CS 231: Project #8

Title image Spring 2018

Word Trends

The main purpose of this project is analyze trends in 8 years of Reddit posts. The first analysis will be to find the most common words in each year. Using a heap data structure to store the word count information is an efficient way to implement the task. The second analysis will be to look at the trends of specific words of your choice over the time period of the data.

Tasks

  1. FindCommonWords: create a FindCommonWords class that allows you to read in a word count file and report the the most common words. There are two ways to design this class.

    1. You could use a WordCounter to read the word count file and store the word-value pairs so that you can look them up by key. Then use your PriorityQueuePQHeap<KeyValuePair<String,Integer>> to store the pairs and retrieve them in order from highest count to lowest count (i.e. the Comparator will need to operate on KeyValuePairs, but use the Value to do the comparison).
    2. Write code in FindCommonWords that reads in a word count file and puts the key-value pairs directly into a PQHeap.

    Test your class using counts_short.txt. Debug it until it works properly.

    Run your code on the Reddit comments for 2008, 2012, and 2015 and report the 10 most frequent words for each year. Do the most frequent words change much?

  2. FindTrends: create a FindTrends class that allows you to determine the frequency of a specific set of words in a set of words. For example, you could use command line arguments to specify the names of multiple word count files and then a set of words to extract from those files.

    Report the frequency for each selected word in each file. Note that it is important to report the frequency, rather than the count, because each file has a different number of words.

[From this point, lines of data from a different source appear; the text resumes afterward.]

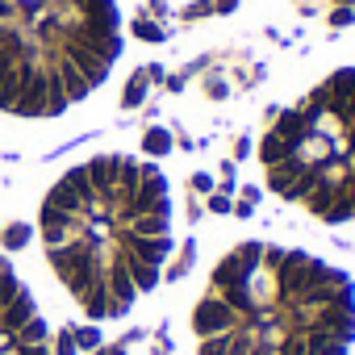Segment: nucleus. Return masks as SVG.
I'll use <instances>...</instances> for the list:
<instances>
[{"instance_id":"f257e3e1","label":"nucleus","mask_w":355,"mask_h":355,"mask_svg":"<svg viewBox=\"0 0 355 355\" xmlns=\"http://www.w3.org/2000/svg\"><path fill=\"white\" fill-rule=\"evenodd\" d=\"M189 239L175 134L117 121L0 184V243L59 330L121 338L146 326Z\"/></svg>"},{"instance_id":"f03ea898","label":"nucleus","mask_w":355,"mask_h":355,"mask_svg":"<svg viewBox=\"0 0 355 355\" xmlns=\"http://www.w3.org/2000/svg\"><path fill=\"white\" fill-rule=\"evenodd\" d=\"M163 318L171 355H355V251L276 218L209 214Z\"/></svg>"},{"instance_id":"7ed1b4c3","label":"nucleus","mask_w":355,"mask_h":355,"mask_svg":"<svg viewBox=\"0 0 355 355\" xmlns=\"http://www.w3.org/2000/svg\"><path fill=\"white\" fill-rule=\"evenodd\" d=\"M150 0H0V155L51 159L121 121Z\"/></svg>"},{"instance_id":"20e7f679","label":"nucleus","mask_w":355,"mask_h":355,"mask_svg":"<svg viewBox=\"0 0 355 355\" xmlns=\"http://www.w3.org/2000/svg\"><path fill=\"white\" fill-rule=\"evenodd\" d=\"M243 184L268 218L355 251V26L297 46L255 88Z\"/></svg>"},{"instance_id":"39448f33","label":"nucleus","mask_w":355,"mask_h":355,"mask_svg":"<svg viewBox=\"0 0 355 355\" xmlns=\"http://www.w3.org/2000/svg\"><path fill=\"white\" fill-rule=\"evenodd\" d=\"M59 322L38 301L17 259L0 243V355H63Z\"/></svg>"},{"instance_id":"423d86ee","label":"nucleus","mask_w":355,"mask_h":355,"mask_svg":"<svg viewBox=\"0 0 355 355\" xmlns=\"http://www.w3.org/2000/svg\"><path fill=\"white\" fill-rule=\"evenodd\" d=\"M142 355H150V351H142Z\"/></svg>"}]
</instances>
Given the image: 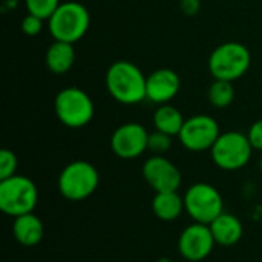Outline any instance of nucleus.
<instances>
[{
  "label": "nucleus",
  "instance_id": "2eb2a0df",
  "mask_svg": "<svg viewBox=\"0 0 262 262\" xmlns=\"http://www.w3.org/2000/svg\"><path fill=\"white\" fill-rule=\"evenodd\" d=\"M12 235L20 246L34 247L41 243L45 236V226L41 220L34 212H31V213L14 218Z\"/></svg>",
  "mask_w": 262,
  "mask_h": 262
},
{
  "label": "nucleus",
  "instance_id": "ddd939ff",
  "mask_svg": "<svg viewBox=\"0 0 262 262\" xmlns=\"http://www.w3.org/2000/svg\"><path fill=\"white\" fill-rule=\"evenodd\" d=\"M180 75L169 68H160L152 71L146 80V100L155 104L170 103L180 92Z\"/></svg>",
  "mask_w": 262,
  "mask_h": 262
},
{
  "label": "nucleus",
  "instance_id": "423d86ee",
  "mask_svg": "<svg viewBox=\"0 0 262 262\" xmlns=\"http://www.w3.org/2000/svg\"><path fill=\"white\" fill-rule=\"evenodd\" d=\"M38 203L35 183L25 175L0 180V210L11 218L34 212Z\"/></svg>",
  "mask_w": 262,
  "mask_h": 262
},
{
  "label": "nucleus",
  "instance_id": "a878e982",
  "mask_svg": "<svg viewBox=\"0 0 262 262\" xmlns=\"http://www.w3.org/2000/svg\"><path fill=\"white\" fill-rule=\"evenodd\" d=\"M158 262H169V261H167V259H160Z\"/></svg>",
  "mask_w": 262,
  "mask_h": 262
},
{
  "label": "nucleus",
  "instance_id": "20e7f679",
  "mask_svg": "<svg viewBox=\"0 0 262 262\" xmlns=\"http://www.w3.org/2000/svg\"><path fill=\"white\" fill-rule=\"evenodd\" d=\"M207 64L215 80L233 83L247 74L252 64V54L249 48L239 41H226L212 51Z\"/></svg>",
  "mask_w": 262,
  "mask_h": 262
},
{
  "label": "nucleus",
  "instance_id": "5701e85b",
  "mask_svg": "<svg viewBox=\"0 0 262 262\" xmlns=\"http://www.w3.org/2000/svg\"><path fill=\"white\" fill-rule=\"evenodd\" d=\"M43 18L37 17V15H32V14H26L23 18H21V23H20V29L23 34L29 35V37H34L37 34L41 32L43 29Z\"/></svg>",
  "mask_w": 262,
  "mask_h": 262
},
{
  "label": "nucleus",
  "instance_id": "9b49d317",
  "mask_svg": "<svg viewBox=\"0 0 262 262\" xmlns=\"http://www.w3.org/2000/svg\"><path fill=\"white\" fill-rule=\"evenodd\" d=\"M149 132L140 123H124L111 135V149L121 160H135L147 150Z\"/></svg>",
  "mask_w": 262,
  "mask_h": 262
},
{
  "label": "nucleus",
  "instance_id": "393cba45",
  "mask_svg": "<svg viewBox=\"0 0 262 262\" xmlns=\"http://www.w3.org/2000/svg\"><path fill=\"white\" fill-rule=\"evenodd\" d=\"M180 8H181V12H184L186 15L192 17V15H196L200 12L201 2L200 0H181Z\"/></svg>",
  "mask_w": 262,
  "mask_h": 262
},
{
  "label": "nucleus",
  "instance_id": "7ed1b4c3",
  "mask_svg": "<svg viewBox=\"0 0 262 262\" xmlns=\"http://www.w3.org/2000/svg\"><path fill=\"white\" fill-rule=\"evenodd\" d=\"M100 184L97 167L84 160H75L66 164L57 180L60 195L68 201H84L95 193Z\"/></svg>",
  "mask_w": 262,
  "mask_h": 262
},
{
  "label": "nucleus",
  "instance_id": "6e6552de",
  "mask_svg": "<svg viewBox=\"0 0 262 262\" xmlns=\"http://www.w3.org/2000/svg\"><path fill=\"white\" fill-rule=\"evenodd\" d=\"M184 209L193 223L209 226L224 212L221 192L209 183H195L184 193Z\"/></svg>",
  "mask_w": 262,
  "mask_h": 262
},
{
  "label": "nucleus",
  "instance_id": "412c9836",
  "mask_svg": "<svg viewBox=\"0 0 262 262\" xmlns=\"http://www.w3.org/2000/svg\"><path fill=\"white\" fill-rule=\"evenodd\" d=\"M172 138L173 137H170V135H167L164 132L154 130V132L149 134L147 150L152 152L154 155H164L172 147Z\"/></svg>",
  "mask_w": 262,
  "mask_h": 262
},
{
  "label": "nucleus",
  "instance_id": "1a4fd4ad",
  "mask_svg": "<svg viewBox=\"0 0 262 262\" xmlns=\"http://www.w3.org/2000/svg\"><path fill=\"white\" fill-rule=\"evenodd\" d=\"M221 135L218 121L206 114H198L186 118L178 140L181 146L190 152H206L210 150Z\"/></svg>",
  "mask_w": 262,
  "mask_h": 262
},
{
  "label": "nucleus",
  "instance_id": "4468645a",
  "mask_svg": "<svg viewBox=\"0 0 262 262\" xmlns=\"http://www.w3.org/2000/svg\"><path fill=\"white\" fill-rule=\"evenodd\" d=\"M216 246L232 247L238 244L244 235V226L241 220L232 213L223 212L216 220L209 224Z\"/></svg>",
  "mask_w": 262,
  "mask_h": 262
},
{
  "label": "nucleus",
  "instance_id": "dca6fc26",
  "mask_svg": "<svg viewBox=\"0 0 262 262\" xmlns=\"http://www.w3.org/2000/svg\"><path fill=\"white\" fill-rule=\"evenodd\" d=\"M74 63H75V49L72 43L54 40L52 45H49V48L46 49L45 64L55 75H63L69 72Z\"/></svg>",
  "mask_w": 262,
  "mask_h": 262
},
{
  "label": "nucleus",
  "instance_id": "aec40b11",
  "mask_svg": "<svg viewBox=\"0 0 262 262\" xmlns=\"http://www.w3.org/2000/svg\"><path fill=\"white\" fill-rule=\"evenodd\" d=\"M60 0H25L28 14L37 15L43 20H49L60 6Z\"/></svg>",
  "mask_w": 262,
  "mask_h": 262
},
{
  "label": "nucleus",
  "instance_id": "f3484780",
  "mask_svg": "<svg viewBox=\"0 0 262 262\" xmlns=\"http://www.w3.org/2000/svg\"><path fill=\"white\" fill-rule=\"evenodd\" d=\"M154 215L164 223L177 221L184 212V198L178 192H160L152 198Z\"/></svg>",
  "mask_w": 262,
  "mask_h": 262
},
{
  "label": "nucleus",
  "instance_id": "f03ea898",
  "mask_svg": "<svg viewBox=\"0 0 262 262\" xmlns=\"http://www.w3.org/2000/svg\"><path fill=\"white\" fill-rule=\"evenodd\" d=\"M48 26L54 40L74 45L80 41L89 31L91 14L80 2H61L57 11L48 20Z\"/></svg>",
  "mask_w": 262,
  "mask_h": 262
},
{
  "label": "nucleus",
  "instance_id": "39448f33",
  "mask_svg": "<svg viewBox=\"0 0 262 262\" xmlns=\"http://www.w3.org/2000/svg\"><path fill=\"white\" fill-rule=\"evenodd\" d=\"M54 111L63 126L69 129H81L92 121L95 106L86 91L77 86H69L55 95Z\"/></svg>",
  "mask_w": 262,
  "mask_h": 262
},
{
  "label": "nucleus",
  "instance_id": "b1692460",
  "mask_svg": "<svg viewBox=\"0 0 262 262\" xmlns=\"http://www.w3.org/2000/svg\"><path fill=\"white\" fill-rule=\"evenodd\" d=\"M247 137L250 140V144L255 150H262V120L255 121L249 132H247Z\"/></svg>",
  "mask_w": 262,
  "mask_h": 262
},
{
  "label": "nucleus",
  "instance_id": "9d476101",
  "mask_svg": "<svg viewBox=\"0 0 262 262\" xmlns=\"http://www.w3.org/2000/svg\"><path fill=\"white\" fill-rule=\"evenodd\" d=\"M141 175L155 193L178 192L183 183L180 169L164 155L149 157L141 167Z\"/></svg>",
  "mask_w": 262,
  "mask_h": 262
},
{
  "label": "nucleus",
  "instance_id": "f8f14e48",
  "mask_svg": "<svg viewBox=\"0 0 262 262\" xmlns=\"http://www.w3.org/2000/svg\"><path fill=\"white\" fill-rule=\"evenodd\" d=\"M216 246L212 230L206 224L192 223L189 224L178 238V253L183 259L189 262L204 261Z\"/></svg>",
  "mask_w": 262,
  "mask_h": 262
},
{
  "label": "nucleus",
  "instance_id": "0eeeda50",
  "mask_svg": "<svg viewBox=\"0 0 262 262\" xmlns=\"http://www.w3.org/2000/svg\"><path fill=\"white\" fill-rule=\"evenodd\" d=\"M253 147L247 134L239 130L223 132L210 149L212 161L216 167L227 172H235L244 169L253 155Z\"/></svg>",
  "mask_w": 262,
  "mask_h": 262
},
{
  "label": "nucleus",
  "instance_id": "f257e3e1",
  "mask_svg": "<svg viewBox=\"0 0 262 262\" xmlns=\"http://www.w3.org/2000/svg\"><path fill=\"white\" fill-rule=\"evenodd\" d=\"M147 75L129 60L114 61L104 77V84L109 95L120 104L134 106L146 100Z\"/></svg>",
  "mask_w": 262,
  "mask_h": 262
},
{
  "label": "nucleus",
  "instance_id": "4be33fe9",
  "mask_svg": "<svg viewBox=\"0 0 262 262\" xmlns=\"http://www.w3.org/2000/svg\"><path fill=\"white\" fill-rule=\"evenodd\" d=\"M18 160L17 155L9 149L0 150V180H6L17 173Z\"/></svg>",
  "mask_w": 262,
  "mask_h": 262
},
{
  "label": "nucleus",
  "instance_id": "a211bd4d",
  "mask_svg": "<svg viewBox=\"0 0 262 262\" xmlns=\"http://www.w3.org/2000/svg\"><path fill=\"white\" fill-rule=\"evenodd\" d=\"M152 121H154L155 130L164 132L170 137H178L186 118L183 117L178 107L167 103V104H160L157 107V111L154 112Z\"/></svg>",
  "mask_w": 262,
  "mask_h": 262
},
{
  "label": "nucleus",
  "instance_id": "6ab92c4d",
  "mask_svg": "<svg viewBox=\"0 0 262 262\" xmlns=\"http://www.w3.org/2000/svg\"><path fill=\"white\" fill-rule=\"evenodd\" d=\"M209 103L216 109L229 107L235 100V88L232 81L226 80H213L207 91Z\"/></svg>",
  "mask_w": 262,
  "mask_h": 262
}]
</instances>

    For example, you could design your main program to require inputs formatted according to this usage statement:

    USAGE java FindTrends <WordCountBaseFilename> <WordCountNumberBegin> <WordCountNumberEnd> <interestingWord1> <interestingWord2> ...
     where <WordCountBaseFilename> contains the text part of the name of 
     each WordCount file you want to analyze.
     and <WordCountNumberBegin> refers to the first number 
     and <WordCountNumberEnd> refers to the last number  in the range of word files you want to analyze.
     <interestingWord1> <interestingWord2> ... is the list of words you want to analyze.

    To generate the graph shown as follow

    Using this command line ordering, the following command should produce something like the output below.

    java -Xmx512m FindTrends ../proj07/counts_reddit_comments_ 2008 2015 snapchat uber tesla microsoft apple yahoo

    You can copy-paste the output to a spreadsheet, add years as column headers, and plot the results as lines. Sometimes you may need to press the "Switch Plot" button to switch the rows and columns.

    If you want to save yourself time, output the data as a comma-separated value [CSV] file, including the headers, which can be read directly by a spreadsheet program.

    Call FindTrends with a list of approximately 6-10 words. Choose a theme for the words that you think may trend over 8 years, keeping in mind that the comments are all collected during the month of May. It is a good idea to use words that are not particularly common, such as proper names. Here are some example lists you could use:

    1. sony portal ipad syntax facebook friend,
    2. phelps usain raisman arod peyton,
    3. clinton sanders rubio trump obama romney cruz palin.

    You are encouraged to develop your own list.

  3. Generate a line graph with your results and include it in your report. Your report should also include an analysis of the output. Are these trends expected? unexpected? What events at the time could explain the trends? Think about these questions when you make your lists.


Extensions

  1. Use more than one list of interesting words and report the trends, including an analysis of the trends and what might explain them.
  2. An alternative method of identifying the top N words is to read them into an ArrayList and sort them. Do a time comparison of this method with using the heap.
  3. You can build a node-based or an array-based heap. Whichever one you choose, implement the other and do a time comparison. Which one is faster? Which one is more memory efficient?
  4. For any assignment, a good extension will be to implement a Java class that you have't implemented in the past projects and demonstrate that it has the same functionality as the Java class.

Report

Your report should have a simple format.

Handin

Make your report for the project a wiki page in your personal space. If you have questions about making a wiki page, stop by my office or ask in lab.

Once you have written up your assignment, give the page the label:

cs231s18project8

You can give any wiki page a label using the label field at the bottom of the page. The label is different from the title.

Do not put code in your report or anywhere it can be publicly accessed. To hand in code, put it in your folder on the Courses fileserver. Create a directory for each project inside the private folder inside your username folder.